TASK PROMPT:
Copy out the data from the line containing "Among the alternatives" through the line containing "(x=52, y=44) <", including both of those lines, without changing them in any way.

..............................

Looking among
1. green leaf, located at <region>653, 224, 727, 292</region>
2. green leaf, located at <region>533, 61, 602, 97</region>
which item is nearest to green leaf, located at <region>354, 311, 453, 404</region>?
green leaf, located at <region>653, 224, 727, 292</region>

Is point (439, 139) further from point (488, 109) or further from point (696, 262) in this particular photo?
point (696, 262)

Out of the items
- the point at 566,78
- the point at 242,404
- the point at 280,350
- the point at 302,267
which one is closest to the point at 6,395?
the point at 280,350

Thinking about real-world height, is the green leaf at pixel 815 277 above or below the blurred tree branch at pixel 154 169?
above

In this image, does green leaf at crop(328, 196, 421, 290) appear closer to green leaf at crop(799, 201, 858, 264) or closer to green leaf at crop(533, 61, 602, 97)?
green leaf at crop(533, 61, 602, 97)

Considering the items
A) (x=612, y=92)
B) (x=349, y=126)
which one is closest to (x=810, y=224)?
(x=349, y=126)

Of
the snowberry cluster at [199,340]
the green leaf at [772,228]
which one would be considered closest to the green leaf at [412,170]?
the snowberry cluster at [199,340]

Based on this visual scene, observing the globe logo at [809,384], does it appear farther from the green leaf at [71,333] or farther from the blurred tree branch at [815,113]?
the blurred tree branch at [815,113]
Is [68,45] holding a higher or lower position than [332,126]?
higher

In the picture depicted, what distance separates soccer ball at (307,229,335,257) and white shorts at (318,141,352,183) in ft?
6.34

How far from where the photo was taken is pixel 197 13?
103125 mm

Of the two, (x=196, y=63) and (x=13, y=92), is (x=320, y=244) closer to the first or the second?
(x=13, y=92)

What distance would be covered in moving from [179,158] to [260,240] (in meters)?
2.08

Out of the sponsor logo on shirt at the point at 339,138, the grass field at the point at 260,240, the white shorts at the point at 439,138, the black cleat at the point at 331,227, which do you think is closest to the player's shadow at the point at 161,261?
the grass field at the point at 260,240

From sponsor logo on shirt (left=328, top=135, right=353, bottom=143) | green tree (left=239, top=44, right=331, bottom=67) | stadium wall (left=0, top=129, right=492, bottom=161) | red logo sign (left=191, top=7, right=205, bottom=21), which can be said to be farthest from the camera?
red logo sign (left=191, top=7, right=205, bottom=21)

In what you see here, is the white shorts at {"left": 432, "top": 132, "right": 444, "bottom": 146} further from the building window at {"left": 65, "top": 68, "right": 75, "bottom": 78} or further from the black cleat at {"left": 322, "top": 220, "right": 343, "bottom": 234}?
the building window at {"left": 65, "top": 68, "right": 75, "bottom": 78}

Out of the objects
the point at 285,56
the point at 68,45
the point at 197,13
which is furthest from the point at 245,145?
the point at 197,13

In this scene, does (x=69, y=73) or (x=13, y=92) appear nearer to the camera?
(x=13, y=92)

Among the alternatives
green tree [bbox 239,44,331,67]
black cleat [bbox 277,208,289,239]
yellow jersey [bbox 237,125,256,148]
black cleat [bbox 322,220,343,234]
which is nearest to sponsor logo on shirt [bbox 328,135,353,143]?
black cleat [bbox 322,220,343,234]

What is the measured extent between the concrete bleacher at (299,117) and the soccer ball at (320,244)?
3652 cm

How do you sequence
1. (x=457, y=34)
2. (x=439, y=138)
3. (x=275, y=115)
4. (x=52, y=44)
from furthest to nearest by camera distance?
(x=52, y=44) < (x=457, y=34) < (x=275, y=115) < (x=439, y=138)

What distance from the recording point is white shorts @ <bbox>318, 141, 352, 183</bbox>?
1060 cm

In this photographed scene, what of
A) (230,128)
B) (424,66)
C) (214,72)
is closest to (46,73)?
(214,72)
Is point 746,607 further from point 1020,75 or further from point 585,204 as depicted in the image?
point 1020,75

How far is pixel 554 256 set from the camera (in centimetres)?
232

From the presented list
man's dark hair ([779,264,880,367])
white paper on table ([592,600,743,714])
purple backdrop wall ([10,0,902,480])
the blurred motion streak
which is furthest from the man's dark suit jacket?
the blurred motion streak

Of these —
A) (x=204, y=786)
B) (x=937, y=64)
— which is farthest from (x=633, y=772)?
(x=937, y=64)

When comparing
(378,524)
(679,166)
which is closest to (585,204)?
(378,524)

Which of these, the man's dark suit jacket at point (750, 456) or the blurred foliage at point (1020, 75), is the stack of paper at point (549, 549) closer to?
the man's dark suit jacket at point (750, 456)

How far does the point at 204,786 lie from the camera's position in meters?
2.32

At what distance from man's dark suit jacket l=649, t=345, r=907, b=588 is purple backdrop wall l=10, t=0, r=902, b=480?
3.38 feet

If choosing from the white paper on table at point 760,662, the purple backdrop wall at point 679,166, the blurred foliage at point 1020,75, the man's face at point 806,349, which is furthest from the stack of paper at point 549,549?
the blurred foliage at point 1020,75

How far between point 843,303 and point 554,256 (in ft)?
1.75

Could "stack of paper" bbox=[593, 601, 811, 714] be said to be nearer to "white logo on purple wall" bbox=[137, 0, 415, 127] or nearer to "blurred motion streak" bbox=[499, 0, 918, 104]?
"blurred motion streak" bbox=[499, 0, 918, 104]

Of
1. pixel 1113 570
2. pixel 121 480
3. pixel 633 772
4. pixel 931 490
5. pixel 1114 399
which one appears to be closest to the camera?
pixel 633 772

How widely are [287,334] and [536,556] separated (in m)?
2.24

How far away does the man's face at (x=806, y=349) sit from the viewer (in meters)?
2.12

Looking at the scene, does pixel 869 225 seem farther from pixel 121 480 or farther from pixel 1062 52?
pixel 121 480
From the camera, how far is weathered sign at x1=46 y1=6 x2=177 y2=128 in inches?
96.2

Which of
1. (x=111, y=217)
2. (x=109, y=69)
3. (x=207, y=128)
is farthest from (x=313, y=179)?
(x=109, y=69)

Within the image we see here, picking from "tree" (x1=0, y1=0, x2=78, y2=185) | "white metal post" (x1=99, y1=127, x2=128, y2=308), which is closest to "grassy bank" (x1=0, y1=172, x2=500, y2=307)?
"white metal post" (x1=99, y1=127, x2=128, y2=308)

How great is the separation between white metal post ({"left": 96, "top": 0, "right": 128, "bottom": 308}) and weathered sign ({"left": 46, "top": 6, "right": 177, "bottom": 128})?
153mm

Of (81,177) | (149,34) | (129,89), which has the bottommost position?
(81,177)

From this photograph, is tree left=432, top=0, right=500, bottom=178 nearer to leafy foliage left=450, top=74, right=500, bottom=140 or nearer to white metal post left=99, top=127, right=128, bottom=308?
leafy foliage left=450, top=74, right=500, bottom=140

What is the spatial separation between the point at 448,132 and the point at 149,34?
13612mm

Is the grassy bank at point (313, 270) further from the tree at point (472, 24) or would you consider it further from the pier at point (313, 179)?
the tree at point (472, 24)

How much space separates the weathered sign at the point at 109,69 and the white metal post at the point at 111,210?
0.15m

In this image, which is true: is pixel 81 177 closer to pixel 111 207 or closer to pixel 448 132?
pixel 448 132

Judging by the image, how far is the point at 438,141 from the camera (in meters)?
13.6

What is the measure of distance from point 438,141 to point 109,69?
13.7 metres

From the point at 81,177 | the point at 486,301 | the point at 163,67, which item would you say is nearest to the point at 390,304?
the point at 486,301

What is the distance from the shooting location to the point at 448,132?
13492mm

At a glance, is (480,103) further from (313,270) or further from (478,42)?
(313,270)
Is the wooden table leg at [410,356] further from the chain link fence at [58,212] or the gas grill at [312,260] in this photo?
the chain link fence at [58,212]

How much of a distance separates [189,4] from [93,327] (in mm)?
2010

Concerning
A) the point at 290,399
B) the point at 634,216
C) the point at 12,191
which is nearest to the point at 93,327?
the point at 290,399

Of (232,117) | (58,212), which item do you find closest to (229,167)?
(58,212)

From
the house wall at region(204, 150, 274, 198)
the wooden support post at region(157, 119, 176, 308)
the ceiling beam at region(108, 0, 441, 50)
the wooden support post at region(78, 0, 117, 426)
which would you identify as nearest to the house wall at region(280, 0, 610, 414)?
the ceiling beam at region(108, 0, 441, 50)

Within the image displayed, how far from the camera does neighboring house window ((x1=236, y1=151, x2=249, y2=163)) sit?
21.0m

..............................

TASK SOLUTION:
Among the alternatives
green tree [bbox 239,44,331,67]
black cleat [bbox 277,208,289,239]
yellow jersey [bbox 237,125,256,148]
black cleat [bbox 322,220,343,234]
which is nearest to sponsor logo on shirt [bbox 328,135,353,143]?
black cleat [bbox 322,220,343,234]

What is the measured extent between the concrete bleacher at (299,117) and the soccer ball at (320,244)?
3652 cm

How do you sequence
1. (x=457, y=34)
2. (x=439, y=138)
3. (x=275, y=115)
4. (x=52, y=44)
from furthest to nearest by camera distance?
(x=52, y=44) < (x=457, y=34) < (x=275, y=115) < (x=439, y=138)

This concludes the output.